Ohaha doesn’t seem to be going anywhere, but iMesh is still alive and kicking: there are 62,620 users online right now. Not bad, and about 30 times as many are on gnutella. Too bad there weren’t hardly any files actually available on the network and that those that were “available” (with five stars on “availability”) I couldn’t download. Scour Exchange is (obviously) no longer available. CuteMX, which seems to be alternately yanked then reinstated every few months, is back with a new 2.5 version. Freenet is as obtuse and

inaccessible as ever. Excellent academic work is being done on Jungle Monkey, but it’s not clear if a truly usable and popular client (and indeed, if indeed any Windows port) comes out.

Other than Napster, what other alternatives are out there and useable?

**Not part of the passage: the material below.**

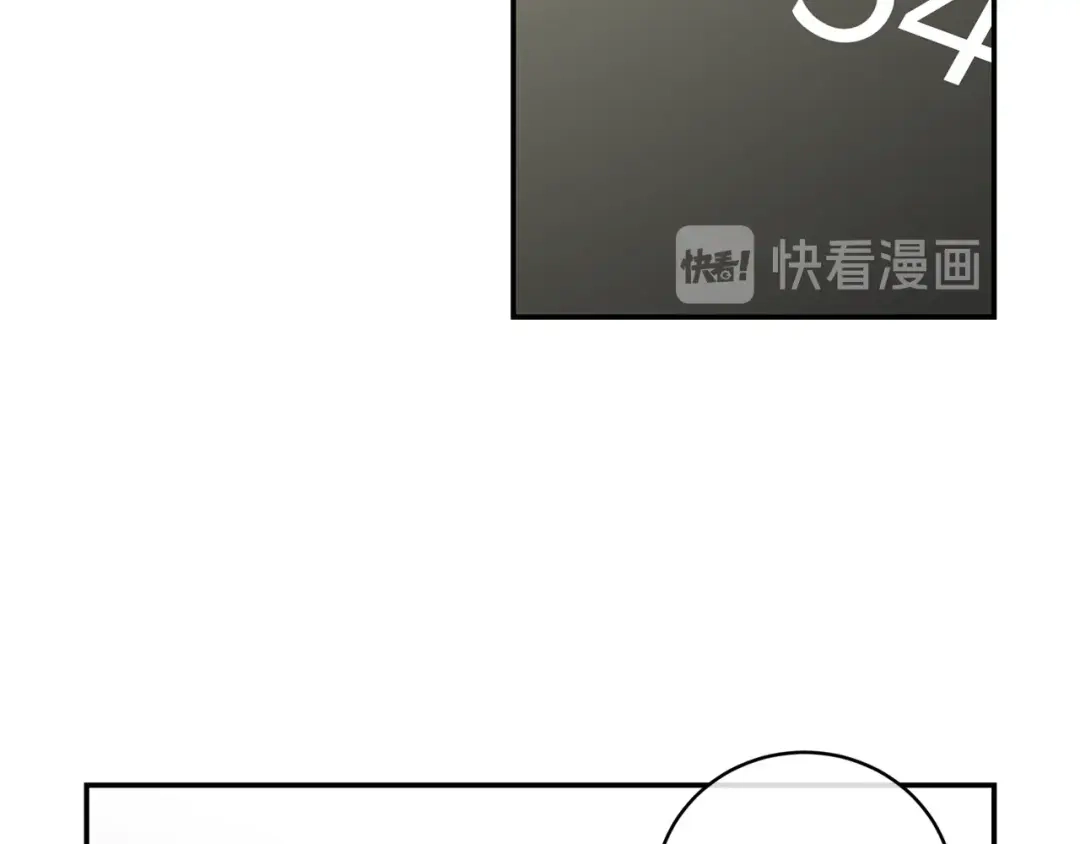 月光嚎叫 第10话 想了解他 第63页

It seems that most of the more recent P2P plays in stealth mode are

targeted at “semi-centralized” models – this makes sense for

efficiency’s sake and also for creating a business model. An open

architecture with free implementations makes it difficult to make a

rollicking lot of money (or at least nobody has quite figured out how

this would work!). But P2P has people thinking, including people in

academia. A lot of theses have yet to be written and will undoubtedly

focus on efficient, decentralized systems.

I have a vision for two classes of systems. The first model is for

rich media and public access. Web pages, chunks of databases,

encrypted file backups, songs, movies, home videos and the like will

all flow through this system. There may be some “delegated” nodes

whose responsibility it is to help the network dynamically anneal to a

near-optimal dataflow by providing “global insight.” They won’t be

necessary, but they will greatly improve the efficiency of the

network. Hostcatchers are crude, first-generation implementations of

such delegated nodes.

The second class of system will be built for preservation of free

speech. It will only carry heavily encrypted, steganographically

embedded text. Through multiple layers, content from this network may

bubble up to the public network, thus allowing for not only anonymous

publication (mixmaster systems already do this) but for invisible

publication (i.e., your local network administrator doesn’t know

you’re publishing texts, even if she suspects it and is looking very

carefully at your network traffic). Text is the primary medium for

free speech and it is substantially easier to conceal than rich media:

even if you drape a blanket over an elephant, it’s pretty clear that

there’s still something there! Source code to “forbidden” programs,

memoranda on government abuses, etc. will all be published on this

network.

A number of people are working on the former class of systems, but

disturbingly few on the latter, which really, for all the hype of

other systems, is the one system that will guarantee free speech to

people.

But there is one key piece of the puzzle that needs to be in place for either system to work. It is absolutely necessary, and I’ve got to thank my roommate, Dan Kaminsky, for pointing it out to me. The upload pipe needs to be in place. Excite @Home has capped all of their cable modems to 128kbps upstream (they used to be able to push 1mbps+!). Pacific Bell modified their ADSL algorithms to even more destructively remove download capacity as soon as there is any upload in progress – this allows them to “permit” servers and P2P traffic but make it impractical to actually run them. SDSL providers like Covad

(my provider) are on the verge of bankruptcy. Alternate Internet access mechanisms (1- and 2-way satellite, fixed wireless, and Ricochet) all have a large amount of up/down disparity. Except for at universities and at really well connected workplaces, it may be

impossible to practically contribute much to a P2P system with all but the absolute most expensive ($1000+/mo) connections. Translation? P2P won’t be able to make it to the masses, other than leeching off of universities’ connections if this trend keeps up.

Let’s hope the power companies move on this whole fiber to the home thing, and fast. An 100mbps uplink in half the homes of America could prove the guarantee of free speech and an open, creative Internet for future generations. Lacking this, we may find ourselves restricted and floundering (as so brilliantly expounded by Jaron Lanier).

(Amazing how some things go full circle, ain’t it?)